# Texto extraído:
Aí tem gente que pergunta assim: por que algumas pessoas levam uma vida normal mesmo tendo sido submetidas à violência quando crianças, enquanto outros viram delinquentes ou desenvolvem problemas severos?
Entra aí uma ideia ainda pouco discutida que é o conceito de resiliência. Ser resiliente significa ter a habilidade de se adaptar, com êxito, a eventos estressantes, mesmo tendo sido um indivíduo exposto a fatores de risco. Em outras palavras, seria a habilidade de continuar com uma baixa suscetibilidade a futuros estressores, mesmo tendo sido exposto a um. Ou ainda, seria conseguir se recuperar de uma adversidade, se adaptar e ter uma vida significativa e produtiva “a despeito de”.

Existem indivíduos mais resilientes, outros menos – ou nada – resilientes. Os primeiros são os “duro na queda”: envergam com dificuldade, quebram raramente, aguentam aparentemente tudo sem muitos danos aparentes. Os segundos são os mais frágeis, os que adoecem (física ou mentalmente) ao menor estresse, que não têm uma estrutura emocional capaz de aguentar muito tranco.

# Material fornecido:
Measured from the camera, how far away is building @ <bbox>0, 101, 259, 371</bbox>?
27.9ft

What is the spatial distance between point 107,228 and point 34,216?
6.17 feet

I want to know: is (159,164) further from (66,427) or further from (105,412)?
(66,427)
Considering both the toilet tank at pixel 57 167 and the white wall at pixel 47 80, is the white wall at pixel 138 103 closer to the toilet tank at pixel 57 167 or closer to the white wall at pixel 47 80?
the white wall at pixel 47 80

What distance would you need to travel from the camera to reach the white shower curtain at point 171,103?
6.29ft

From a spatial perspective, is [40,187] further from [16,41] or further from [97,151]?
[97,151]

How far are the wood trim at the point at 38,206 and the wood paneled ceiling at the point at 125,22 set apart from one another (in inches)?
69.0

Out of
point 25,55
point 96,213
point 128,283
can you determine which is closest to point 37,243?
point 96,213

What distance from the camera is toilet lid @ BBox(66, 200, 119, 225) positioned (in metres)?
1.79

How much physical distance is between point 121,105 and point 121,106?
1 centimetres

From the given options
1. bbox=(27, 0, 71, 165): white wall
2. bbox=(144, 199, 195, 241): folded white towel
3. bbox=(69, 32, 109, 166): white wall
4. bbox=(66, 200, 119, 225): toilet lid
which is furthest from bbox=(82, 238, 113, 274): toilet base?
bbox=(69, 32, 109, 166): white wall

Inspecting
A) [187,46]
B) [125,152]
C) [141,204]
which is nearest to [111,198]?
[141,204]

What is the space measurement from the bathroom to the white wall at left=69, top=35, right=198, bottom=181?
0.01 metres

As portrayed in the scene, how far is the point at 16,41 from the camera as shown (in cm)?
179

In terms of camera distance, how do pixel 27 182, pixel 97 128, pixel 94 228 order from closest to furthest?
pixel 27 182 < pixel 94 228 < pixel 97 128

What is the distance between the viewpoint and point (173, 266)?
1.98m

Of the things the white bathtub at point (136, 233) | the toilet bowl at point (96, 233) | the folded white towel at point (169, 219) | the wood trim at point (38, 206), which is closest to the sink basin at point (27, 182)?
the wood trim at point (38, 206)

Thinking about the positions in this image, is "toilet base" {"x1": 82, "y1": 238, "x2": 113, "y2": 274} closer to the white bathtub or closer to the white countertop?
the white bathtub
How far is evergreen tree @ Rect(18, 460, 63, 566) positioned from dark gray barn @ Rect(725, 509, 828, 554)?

# Exercícios:
#1 Nas linhas do material fornecido, da que contém "Thinking about the" até o fim delas, inclusive, altere "evergreen tree" para "pine tree" e reproduza esse trecho sem nenhuma outra mudança.
#2 Dê continuidade ao texto sobre resiliência a partir de sua última frase.
O texto e as linhas do material fornecido não têm relação entre si.

# Respostas por tarefa:
#1
Thinking about the positions in this image, is "toilet base" {"x1": 82, "y1": 238, "x2": 113, "y2": 274} closer to the white bathtub or closer to the white countertop?
the white bathtub
How far is pine tree @ Rect(18, 460, 63, 566) positioned from dark gray barn @ Rect(725, 509, 828, 554)?

#2
Por que essa diferença?
O que faz com que as pessoas sejam assim diferentes nesse aspecto?
A explicação está (como não poderia deixar de ser) no cérebro.
Qual a diferença entre o cérebro de uma pessoa mais resiliente e o de uma menos resiliente? Ainda não se sabe exatamente, embora se saiba que envolve complexos mecanismos de neuroplasticidade e neurogênese em estruturas-chaves do sistema que controla a resposta ao estresse.
E como saber se uma criança faz parte do time dos mais resilientes ou dos menos resilientes? Não, não tem como saber. Talvez só se saiba mesmo lá na frente… O resiliente levará uma vida aparentemente normal. O não-resiliente talvez tenha uma vida completamente desestruturada. Mas uma coisa é certa: AMBOS sofrerão com as lembranças da violência a que foram submetidos. Porque ser resiliente não afasta o sofrimento de saber que alguém te tratou mal, te machucou e te fez chorar até dormir…

Esse ano rolou uma polêmica grande sobre a lei da palmada. Muita gente criticou o fato do governo querer se intrometer em assuntos familiares (como se já não se intrometesse…). Outros foram contra, dizendo que palmada serve pra educar ou dar um “susto” na criança, evitando que ela perca os limites. Na verdade, a lei não regulamenta, simplesmente, a palmada. Ela fortalece o direito de crianças e adolescentes de serem cuidados e educados sem o uso de castigos corporais ou tratamento cruel.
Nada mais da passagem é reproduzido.